_BRIEF_
Copy the text lines of the data below exactly, leaving out the pictures.

(Visual spatial reasoning items)
****************
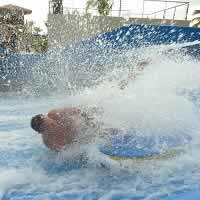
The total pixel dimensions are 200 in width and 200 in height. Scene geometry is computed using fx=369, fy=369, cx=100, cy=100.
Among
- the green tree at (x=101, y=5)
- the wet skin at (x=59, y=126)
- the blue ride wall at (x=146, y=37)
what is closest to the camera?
the wet skin at (x=59, y=126)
****************
_PROBLEM SOLUTION_
The total pixel dimensions are 200 in width and 200 in height. Scene geometry is computed using fx=369, fy=369, cx=100, cy=100.
Among
- the green tree at (x=101, y=5)
- the wet skin at (x=59, y=126)
- the blue ride wall at (x=146, y=37)
what is closest to the camera?
the wet skin at (x=59, y=126)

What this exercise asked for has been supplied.